Here, the scatter plot to the left is an example for supervised learning where we use regression techniques to find best fit line between the features to classify or differentiate them. Whereas, in the case of unsupervised learning(right) the inputs are sequestered – prediction is done based on various features to determine the cluster to which the current given input should belong.
Clustering
Clustering is a type of unsupervised learning approach in which entire data set is divided into various groups or clusters. In simple terms, crux of this approach is to segregate input data with similar traits into clusters
This can be explained with an example mentioned below.

Here, scatter plot to the left is data where the clustering isn’t done yet. Whereas, scatter plot to the right is clustered i.e. the data is classified based on various features. When a particular input is fed into clustering algorithm, a prediction is done by checking which cluster should it belong to based on its features.
K-Means Clustering in Python
This is simplest clustering algorithm. The “K” in the k-means refers to the fact that the algorithm is look for “K” different clusters. Which means that a when a k-mean algorithm is applied to a data set then the algorithm will split he data set into “K” different clusters i.e. when we specify value of k=3, then the algorithm will the data set into 3 clusters.
Algorithm:
- Segregate the data set into “k” groups or cluster
- Select k points at random as cluster centroids or seed points.

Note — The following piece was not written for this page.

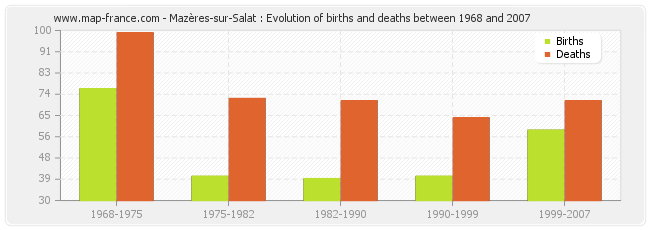 Mazères-sur-Salat : Evolution of births and deaths between 1968 and 2007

- Assign objects to their closest cluster on the basis of Euclidean distance function between centroid and the object.
- Determine the centroid (seed point) or mean of all objects in each cluster.
- Repeat steps number 2, 3 and 4 until the same data objects are assigned to each cluster in consecutive rounds.
Hierarchical Clustering
Hierarchical clustering is bit different from K means clustering here data is assigned to cluster of their own. There are two approaches in hierarchical clustering they are bottom up approach and top down approach. In bottom up approach each data point is regarded as a cluster and then the two cluster which are closest to each other are merged to form cluster of clusters. The algorithm goes on till one cluster is left. Whereas, in top-down approach all the data points are regarded as one big cluster which is broken down into various small clusters.
Hierarchical clustering can be illustrated using a dendrogram which is mentioned below.

Dendrogram
Algorithm for both the approaches is mentioned below
Agglomerative hierarchical algorithm (Bottom-Up approach):
- Let us begin by considering each data point as a single cluster. So, if we have ”N” data points in our data set. Thus, we have “N” different clusters
- In this step we will join two closely related cluster to form one one big cluster. Hence, in the end of this step we will be left with “N-1” cluster.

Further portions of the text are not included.